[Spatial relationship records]

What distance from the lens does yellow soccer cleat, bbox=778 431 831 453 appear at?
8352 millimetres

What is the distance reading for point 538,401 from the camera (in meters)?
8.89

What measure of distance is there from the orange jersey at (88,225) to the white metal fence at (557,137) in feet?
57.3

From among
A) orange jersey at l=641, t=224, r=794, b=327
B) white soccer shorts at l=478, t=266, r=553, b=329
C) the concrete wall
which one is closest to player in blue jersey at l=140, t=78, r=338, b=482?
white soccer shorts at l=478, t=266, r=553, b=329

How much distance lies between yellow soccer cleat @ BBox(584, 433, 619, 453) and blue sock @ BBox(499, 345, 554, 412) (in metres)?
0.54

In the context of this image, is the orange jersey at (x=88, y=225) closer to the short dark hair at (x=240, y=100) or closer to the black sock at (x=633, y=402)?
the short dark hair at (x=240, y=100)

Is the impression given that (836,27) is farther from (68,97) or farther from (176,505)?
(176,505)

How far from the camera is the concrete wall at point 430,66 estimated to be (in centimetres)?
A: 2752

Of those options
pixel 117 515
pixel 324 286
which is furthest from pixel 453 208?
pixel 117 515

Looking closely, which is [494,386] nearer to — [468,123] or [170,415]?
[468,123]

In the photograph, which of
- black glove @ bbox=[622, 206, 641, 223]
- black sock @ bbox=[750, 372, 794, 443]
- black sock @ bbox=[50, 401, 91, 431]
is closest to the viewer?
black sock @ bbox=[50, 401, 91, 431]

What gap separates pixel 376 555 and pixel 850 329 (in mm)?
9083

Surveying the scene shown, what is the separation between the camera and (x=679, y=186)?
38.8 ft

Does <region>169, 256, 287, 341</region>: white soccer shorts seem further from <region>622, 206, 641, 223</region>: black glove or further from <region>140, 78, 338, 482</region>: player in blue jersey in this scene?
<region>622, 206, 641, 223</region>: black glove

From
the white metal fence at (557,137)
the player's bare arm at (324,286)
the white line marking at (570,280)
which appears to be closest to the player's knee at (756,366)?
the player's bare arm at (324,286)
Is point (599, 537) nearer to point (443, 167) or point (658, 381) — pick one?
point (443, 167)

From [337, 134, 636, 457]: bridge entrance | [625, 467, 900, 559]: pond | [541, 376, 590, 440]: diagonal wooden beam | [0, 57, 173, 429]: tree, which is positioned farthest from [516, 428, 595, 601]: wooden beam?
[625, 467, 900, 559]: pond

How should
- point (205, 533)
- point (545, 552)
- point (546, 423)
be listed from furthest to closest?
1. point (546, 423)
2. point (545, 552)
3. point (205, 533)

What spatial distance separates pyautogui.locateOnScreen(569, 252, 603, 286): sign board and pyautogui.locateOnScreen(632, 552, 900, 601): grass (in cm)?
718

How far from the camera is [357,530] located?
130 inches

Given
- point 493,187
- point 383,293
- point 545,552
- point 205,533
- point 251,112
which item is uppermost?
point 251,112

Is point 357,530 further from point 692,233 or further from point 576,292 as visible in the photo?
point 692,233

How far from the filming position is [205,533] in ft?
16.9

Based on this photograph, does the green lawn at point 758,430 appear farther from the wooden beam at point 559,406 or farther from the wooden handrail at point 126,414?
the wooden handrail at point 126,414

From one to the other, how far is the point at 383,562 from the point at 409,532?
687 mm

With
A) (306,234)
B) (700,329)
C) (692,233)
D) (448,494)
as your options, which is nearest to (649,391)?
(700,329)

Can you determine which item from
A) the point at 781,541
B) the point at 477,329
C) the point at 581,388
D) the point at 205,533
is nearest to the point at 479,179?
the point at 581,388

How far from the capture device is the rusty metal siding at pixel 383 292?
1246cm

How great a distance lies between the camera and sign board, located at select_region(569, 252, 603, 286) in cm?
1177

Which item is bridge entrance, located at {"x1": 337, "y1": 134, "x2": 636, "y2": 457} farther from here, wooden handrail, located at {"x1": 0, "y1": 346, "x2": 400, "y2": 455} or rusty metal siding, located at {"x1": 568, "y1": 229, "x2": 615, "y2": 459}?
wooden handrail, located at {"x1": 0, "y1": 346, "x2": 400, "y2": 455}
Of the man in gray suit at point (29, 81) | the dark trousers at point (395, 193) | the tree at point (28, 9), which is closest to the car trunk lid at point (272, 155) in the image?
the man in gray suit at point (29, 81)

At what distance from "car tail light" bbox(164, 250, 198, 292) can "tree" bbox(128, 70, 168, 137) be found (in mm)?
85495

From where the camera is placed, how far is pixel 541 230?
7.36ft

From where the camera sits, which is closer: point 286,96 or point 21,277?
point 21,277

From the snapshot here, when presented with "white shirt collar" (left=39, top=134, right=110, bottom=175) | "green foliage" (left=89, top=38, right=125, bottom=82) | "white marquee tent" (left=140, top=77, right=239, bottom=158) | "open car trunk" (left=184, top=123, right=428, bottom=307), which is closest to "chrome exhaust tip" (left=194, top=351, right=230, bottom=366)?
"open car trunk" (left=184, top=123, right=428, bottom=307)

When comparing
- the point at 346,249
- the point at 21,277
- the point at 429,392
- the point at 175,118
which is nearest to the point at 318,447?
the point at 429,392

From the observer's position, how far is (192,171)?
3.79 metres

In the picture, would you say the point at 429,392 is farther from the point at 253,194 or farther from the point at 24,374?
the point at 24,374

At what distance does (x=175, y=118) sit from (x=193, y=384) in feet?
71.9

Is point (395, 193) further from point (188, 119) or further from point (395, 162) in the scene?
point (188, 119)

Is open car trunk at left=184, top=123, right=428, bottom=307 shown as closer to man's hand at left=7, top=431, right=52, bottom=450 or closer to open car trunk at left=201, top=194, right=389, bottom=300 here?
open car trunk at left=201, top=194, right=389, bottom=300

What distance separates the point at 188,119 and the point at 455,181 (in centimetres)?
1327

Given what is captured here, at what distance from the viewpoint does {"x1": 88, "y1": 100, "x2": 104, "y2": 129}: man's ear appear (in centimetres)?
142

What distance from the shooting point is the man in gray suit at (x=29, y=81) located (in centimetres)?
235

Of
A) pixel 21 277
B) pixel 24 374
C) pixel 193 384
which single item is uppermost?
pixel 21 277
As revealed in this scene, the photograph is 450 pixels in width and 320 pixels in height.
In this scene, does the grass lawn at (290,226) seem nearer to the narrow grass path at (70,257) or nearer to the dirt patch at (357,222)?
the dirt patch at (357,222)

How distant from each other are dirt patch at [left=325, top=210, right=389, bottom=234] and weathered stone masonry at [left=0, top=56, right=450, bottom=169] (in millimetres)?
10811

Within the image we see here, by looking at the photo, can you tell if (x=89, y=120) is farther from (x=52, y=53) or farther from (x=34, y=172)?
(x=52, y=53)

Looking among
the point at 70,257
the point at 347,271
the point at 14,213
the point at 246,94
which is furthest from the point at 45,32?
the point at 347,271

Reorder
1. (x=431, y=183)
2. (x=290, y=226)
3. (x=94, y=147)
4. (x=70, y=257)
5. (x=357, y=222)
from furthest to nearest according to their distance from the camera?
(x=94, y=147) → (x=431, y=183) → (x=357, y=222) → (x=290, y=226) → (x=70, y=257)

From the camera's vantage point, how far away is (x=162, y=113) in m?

Short task: Give every line of the records above as a JSON list of strings, with one string per line and the blank lines left out.

Correct response:
[
  "What distance from the lens does yellow soccer cleat, bbox=778 431 831 453 appear at?",
  "8352 millimetres",
  "What is the distance reading for point 538,401 from the camera (in meters)?",
  "8.89",
  "What measure of distance is there from the orange jersey at (88,225) to the white metal fence at (557,137) in feet?",
  "57.3",
  "From among",
  "A) orange jersey at l=641, t=224, r=794, b=327",
  "B) white soccer shorts at l=478, t=266, r=553, b=329",
  "C) the concrete wall",
  "which one is closest to player in blue jersey at l=140, t=78, r=338, b=482?",
  "white soccer shorts at l=478, t=266, r=553, b=329",
  "How much distance lies between yellow soccer cleat @ BBox(584, 433, 619, 453) and blue sock @ BBox(499, 345, 554, 412) (in metres)?",
  "0.54",
  "In the context of this image, is the orange jersey at (x=88, y=225) closer to the short dark hair at (x=240, y=100) or closer to the black sock at (x=633, y=402)?",
  "the short dark hair at (x=240, y=100)",
  "Is the impression given that (836,27) is farther from (68,97) or farther from (176,505)?",
  "(176,505)",
  "How far from the camera is the concrete wall at point 430,66 estimated to be (in centimetres)?",
  "A: 2752",
  "Of those options",
  "pixel 117 515",
  "pixel 324 286",
  "which is furthest from pixel 453 208?",
  "pixel 117 515",
  "Looking closely, which is [494,386] nearer to — [468,123] or [170,415]?",
  "[468,123]",
  "In the photograph, which of",
  "- black glove @ bbox=[622, 206, 641, 223]",
  "- black sock @ bbox=[750, 372, 794, 443]",
  "- black sock @ bbox=[50, 401, 91, 431]",
  "is closest to the viewer?",
  "black sock @ bbox=[50, 401, 91, 431]",
  "What gap separates pixel 376 555 and pixel 850 329 (in mm)?",
  "9083",
  "Surveying the scene shown, what is the separation between the camera and (x=679, y=186)?",
  "38.8 ft",
  "Does <region>169, 256, 287, 341</region>: white soccer shorts seem further from <region>622, 206, 641, 223</region>: black glove or further from <region>140, 78, 338, 482</region>: player in blue jersey in this scene?",
  "<region>622, 206, 641, 223</region>: black glove",
  "From",
  "the white metal fence at (557,137)",
  "the player's bare arm at (324,286)",
  "the white line marking at (570,280)",
  "which appears to be closest to the player's knee at (756,366)?",
  "the player's bare arm at (324,286)",
  "Is point (599, 537) nearer to point (443, 167) or point (658, 381) — pick one?",
  "point (443, 167)",
  "From [337, 134, 636, 457]: bridge entrance | [625, 467, 900, 559]: pond | [541, 376, 590, 440]: diagonal wooden beam | [0, 57, 173, 429]: tree, which is positioned farthest from [516, 428, 595, 601]: wooden beam?",
  "[625, 467, 900, 559]: pond",
  "How should",
  "- point (205, 533)",
  "- point (545, 552)",
  "- point (546, 423)",
  "be listed from furthest to closest?",
  "1. point (546, 423)",
  "2. point (545, 552)",
  "3. point (205, 533)",
  "What spatial distance separates pyautogui.locateOnScreen(569, 252, 603, 286): sign board and pyautogui.locateOnScreen(632, 552, 900, 601): grass (in cm)?",
  "718",
  "How far from the camera is [357,530] located?",
  "130 inches",
  "Given",
  "- point 493,187",
  "- point 383,293",
  "- point 545,552",
  "- point 205,533",
  "- point 251,112",
  "which item is uppermost?",
  "point 251,112",
  "Is point 357,530 further from point 692,233 or further from point 576,292 as visible in the photo?",
  "point 692,233",
  "How far from the filming position is [205,533] in ft?",
  "16.9",
  "Based on this photograph, does the green lawn at point 758,430 appear farther from the wooden beam at point 559,406 or farther from the wooden handrail at point 126,414?",
  "the wooden handrail at point 126,414",
  "From one to the other, how far is the point at 383,562 from the point at 409,532?",
  "687 mm",
  "With",
  "A) (306,234)",
  "B) (700,329)",
  "C) (692,233)",
  "D) (448,494)",
  "as your options, which is nearest to (649,391)?",
  "(700,329)",
  "Can you determine which item from",
  "A) the point at 781,541",
  "B) the point at 477,329",
  "C) the point at 581,388",
  "D) the point at 205,533",
  "is nearest to the point at 479,179?",
  "the point at 581,388",
  "How far from the capture device is the rusty metal siding at pixel 383 292?",
  "1246cm",
  "How great a distance lies between the camera and sign board, located at select_region(569, 252, 603, 286) in cm?",
  "1177",
  "Which item is bridge entrance, located at {\"x1\": 337, \"y1\": 134, \"x2\": 636, \"y2\": 457} farther from here, wooden handrail, located at {\"x1\": 0, \"y1\": 346, \"x2\": 400, \"y2\": 455} or rusty metal siding, located at {\"x1\": 568, \"y1\": 229, \"x2\": 615, \"y2\": 459}?",
  "wooden handrail, located at {\"x1\": 0, \"y1\": 346, \"x2\": 400, \"y2\": 455}",
  "Of the man in gray suit at point (29, 81) | the dark trousers at point (395, 193) | the tree at point (28, 9), which is closest to the car trunk lid at point (272, 155) in the image?",
  "the man in gray suit at point (29, 81)",
  "At what distance from \"car tail light\" bbox(164, 250, 198, 292) can \"tree\" bbox(128, 70, 168, 137) be found (in mm)?",
  "85495",
  "From where the camera is placed, how far is pixel 541 230?",
  "7.36ft",
  "From where the camera sits, which is closer: point 286,96 or point 21,277?",
  "point 21,277",
  "From the snapshot here, when presented with \"white shirt collar\" (left=39, top=134, right=110, bottom=175) | \"green foliage\" (left=89, top=38, right=125, bottom=82) | \"white marquee tent\" (left=140, top=77, right=239, bottom=158) | \"open car trunk\" (left=184, top=123, right=428, bottom=307), which is closest to \"chrome exhaust tip\" (left=194, top=351, right=230, bottom=366)?",
  "\"open car trunk\" (left=184, top=123, right=428, bottom=307)",
  "When comparing",
  "- the point at 346,249",
  "- the point at 21,277",
  "- the point at 429,392",
  "- the point at 175,118",
  "which is nearest to the point at 318,447?",
  "the point at 429,392",
  "From the observer's position, how far is (192,171)?",
  "3.79 metres",
  "In the picture, would you say the point at 429,392 is farther from the point at 253,194 or farther from the point at 24,374?",
  "the point at 24,374",
  "At what distance does (x=175, y=118) sit from (x=193, y=384) in feet?",
  "71.9",
  "Is point (395, 193) further from point (188, 119) or further from point (395, 162) in the scene?",
  "point (188, 119)",
  "Is open car trunk at left=184, top=123, right=428, bottom=307 shown as closer to man's hand at left=7, top=431, right=52, bottom=450 or closer to open car trunk at left=201, top=194, right=389, bottom=300 here?",
  "open car trunk at left=201, top=194, right=389, bottom=300",
  "What distance separates the point at 188,119 and the point at 455,181 (in centimetres)?",
  "1327",
  "Given what is captured here, at what distance from the viewpoint does {\"x1\": 88, \"y1\": 100, \"x2\": 104, \"y2\": 129}: man's ear appear (in centimetres)?",
  "142",
  "What distance from the shooting point is the man in gray suit at (x=29, y=81) located (in centimetres)?",
  "235",
  "Of",
  "A) pixel 21 277",
  "B) pixel 24 374",
  "C) pixel 193 384",
  "which single item is uppermost?",
  "pixel 21 277",
  "As revealed in this scene, the photograph is 450 pixels in width and 320 pixels in height.",
  "In this scene, does the grass lawn at (290,226) seem nearer to the narrow grass path at (70,257) or nearer to the dirt patch at (357,222)?",
  "the dirt patch at (357,222)",
  "How distant from each other are dirt patch at [left=325, top=210, right=389, bottom=234] and weathered stone masonry at [left=0, top=56, right=450, bottom=169] (in millimetres)?",
  "10811",
  "Within the image we see here, by looking at the photo, can you tell if (x=89, y=120) is farther from (x=52, y=53) or farther from (x=34, y=172)?",
  "(x=52, y=53)",
  "Looking among",
  "the point at 70,257",
  "the point at 347,271",
  "the point at 14,213",
  "the point at 246,94",
  "which is furthest from the point at 45,32?",
  "the point at 347,271",
  "Reorder",
  "1. (x=431, y=183)",
  "2. (x=290, y=226)",
  "3. (x=94, y=147)",
  "4. (x=70, y=257)",
  "5. (x=357, y=222)",
  "from furthest to nearest according to their distance from the camera?",
  "(x=94, y=147) → (x=431, y=183) → (x=357, y=222) → (x=290, y=226) → (x=70, y=257)",
  "From the camera's vantage point, how far away is (x=162, y=113) in m?"
]